Distributed SQL Sharding: How Many Tablets, and at What Size?
The first answer to this question is the usual “it depends“. The second answer, thanks to YugabyteDB’s auto-splitting feature and distributed SQL sharding principles, is “don’t worry, this is managed automatically.“
However, it’s still important to understand how sharding works, how to handle corner cases correctly, and how to split tablets to save resources. In this post, we’ll explore how sharding works in YugabyteDB by defining the initial quantity and size of tablets.
Different databases use the term sharding: from manually isolating data into a few monolithic databases, to distributing little chunks of data across multiple servers. YugabyteDB distributes data by splitting the table rows and index entries into tablets.
In a distributed SQL database, sharding is automatic. You choose the sharding method: range or hash, depending on your access patterns. You can then define the initial number of tablets and split them manually later. Or just let the database auto-split them to follow the growth of data.
But, even in the fully automated case, you may want to tune the knobs that control the splitting algorithm. Or, at the very least, understand them so that your manual actions are not counterproductive. The default settings fit the general case. But even then databases may have a diversity of table number, size, and workload.
Before looking at those knobs, you should understand what they control: the number of tablets per server, and their size. It is easy to look at the numbers from YugabyteDB’s yb-master web console.
/table endpoint shows the total size of the table:
/tablet endpoint shows all tablets, with their state and their tablet peers (leaders and followers):
The above screenshots show a table with 35GB on a single node cluster (RF=1) where auto-split has created 8 tablets. They will grow to 10GB each in the “low phase” of auto-splitting. But this is before entering the “high phase” where autosplit is less aggressive.
We didn’t display all of them and we can see some “Deleted” ones from the previous split. Each split increases the SplitDepth which is 1 for the tablets created with the table (or index, or partition) creation. A split is actually an online duplicate, with metadata marking the new bounds. Later, the compaction will clean up the out of bound data on each new tablet.

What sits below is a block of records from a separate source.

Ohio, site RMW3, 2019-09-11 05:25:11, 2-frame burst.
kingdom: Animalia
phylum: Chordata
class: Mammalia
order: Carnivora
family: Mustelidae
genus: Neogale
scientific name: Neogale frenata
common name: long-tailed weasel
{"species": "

What do you think about this? What is the right number of tablets and their correct size? A tablet peer is a lightweight database—based on RocksDB—and updated through the tablet’s raft group. By “lightweight”, you can have hundreds of tablets per node, depending on the size of the compute instance, vCPU, RAM, and the storage attached to it. Of course, the activity on them also matters. Not all tables have constant activity even if avoiding hotspots is the goal.
Having multiple tablets is a must for the elasticity of a distributed database in a cloud native environment. This is where tablets can be automatically relocated when adding new nodes. Limiting the size of tablets is important to avoid huge file transfers when bootstrapping a new peer.
However, each tablet is more than a little chunk of data. Even if they share some threads and memory, the tablets are independent, as they have their own raft group. They send their own heartbeats, and have their own WAL (Write Ahead Logging) protection. They also have their LSM-Tree datastore: a memtable, in RAM, and many SST Files on disk.
The storage for one tablet peer is actually a set of two enhanced RocksDB databases. First, the regular one, for committed data. And second, the intents one, to hold the provisional records and locks until the end of a multi-shard transaction. Each one has some memory allocated on a server. Additionally, the server also needs to keep a large amount of available memory for file buffers.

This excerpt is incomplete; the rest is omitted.